I have the Reese 2 1/2" shank. Both of them for different trailers.
In may case I need the tongue weight rating to use with my 1,700# WD bars on the camper in our sig. (1,600# loaded TW, heavy bugger I know)
I use the 6" drop shank on my tilt bed trailer and use to use this on our smaller TT before we sold it.
As far a solid steel, heads up, solid if you can find it is going to weigh a boat load. The cast steel one I have is heavy enough with the hitch head on it. The only solid steel 2 1/2" I have ever seen was by Steve Rankin here on the forum who had a machine shop make him one.
And yes, the 2 1/2" to 2" adapter de-rates your 2 1/2" receiver to 1,200# WD hitch with 12,000# pull rating. At least for Reese it does.
The only reason that made any sense came when we found a forum member using one and he bent the 5/8" pin getting to stuck in. Heck of a time getting it out. The "belief" is the sleeve only takes up air space and provides no structural pull rating. So the 5/8" pin is only supported by the 2 1/2" receiver pin box, yet the shank is pulling on the 2" center. The pin ends up hanging out in that 1/4" space per side unsupported and can bend like a loose bolted joint. I say this is "belief" as it was the only explanation that had any merit to it I could come up with.
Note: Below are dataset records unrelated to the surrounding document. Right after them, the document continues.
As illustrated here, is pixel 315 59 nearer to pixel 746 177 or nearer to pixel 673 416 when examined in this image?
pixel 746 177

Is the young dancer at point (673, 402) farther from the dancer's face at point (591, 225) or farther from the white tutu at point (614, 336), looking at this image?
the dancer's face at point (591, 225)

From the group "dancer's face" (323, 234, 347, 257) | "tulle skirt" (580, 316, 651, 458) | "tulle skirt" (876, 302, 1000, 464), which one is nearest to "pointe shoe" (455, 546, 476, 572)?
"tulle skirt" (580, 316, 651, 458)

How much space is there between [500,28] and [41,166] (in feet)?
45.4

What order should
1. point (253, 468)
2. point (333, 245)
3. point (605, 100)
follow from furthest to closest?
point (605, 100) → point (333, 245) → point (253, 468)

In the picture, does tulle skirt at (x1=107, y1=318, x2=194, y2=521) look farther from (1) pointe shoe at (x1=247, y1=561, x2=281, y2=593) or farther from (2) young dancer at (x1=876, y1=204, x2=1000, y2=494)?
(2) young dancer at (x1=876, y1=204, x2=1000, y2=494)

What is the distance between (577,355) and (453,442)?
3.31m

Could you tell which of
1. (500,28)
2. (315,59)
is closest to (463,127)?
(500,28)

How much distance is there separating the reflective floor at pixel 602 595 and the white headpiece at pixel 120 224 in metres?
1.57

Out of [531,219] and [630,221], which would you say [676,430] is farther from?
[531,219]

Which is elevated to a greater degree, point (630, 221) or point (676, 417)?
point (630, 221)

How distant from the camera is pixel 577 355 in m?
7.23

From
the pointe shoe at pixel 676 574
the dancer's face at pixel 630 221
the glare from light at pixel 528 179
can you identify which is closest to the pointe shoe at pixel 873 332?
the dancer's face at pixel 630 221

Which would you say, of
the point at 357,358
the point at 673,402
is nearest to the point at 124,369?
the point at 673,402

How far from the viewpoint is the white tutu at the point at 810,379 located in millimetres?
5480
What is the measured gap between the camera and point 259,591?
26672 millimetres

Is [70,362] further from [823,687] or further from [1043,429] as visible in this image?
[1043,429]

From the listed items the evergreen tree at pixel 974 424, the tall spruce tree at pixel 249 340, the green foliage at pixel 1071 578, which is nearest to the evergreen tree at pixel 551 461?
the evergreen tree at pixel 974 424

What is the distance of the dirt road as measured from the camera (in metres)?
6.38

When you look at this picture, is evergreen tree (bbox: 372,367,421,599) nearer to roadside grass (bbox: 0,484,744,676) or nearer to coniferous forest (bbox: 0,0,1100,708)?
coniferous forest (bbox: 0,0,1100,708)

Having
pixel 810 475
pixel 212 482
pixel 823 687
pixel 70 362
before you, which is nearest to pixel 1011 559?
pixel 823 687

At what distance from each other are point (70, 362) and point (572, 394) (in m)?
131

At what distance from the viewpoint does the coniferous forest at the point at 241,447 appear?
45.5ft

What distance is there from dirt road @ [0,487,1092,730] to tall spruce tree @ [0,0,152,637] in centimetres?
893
It came to me when the other guy bent his 5/8" pin when towing with the sleeve.
Here are my shanks in action.


On the camper in my sig with 1,700# bars

On the flat deck with the 6" drop shank, 1,200# bars

On the smaller TT, 1,200# bars

If you are towing heavy, my 2 cents, skip the 2" and go to the 2 1/2". Throw the adapter sleeve and a spare longer 5/8" pin behind the back seat in the cab when you have to haul something small again on a 2" shank in weight carrying mode.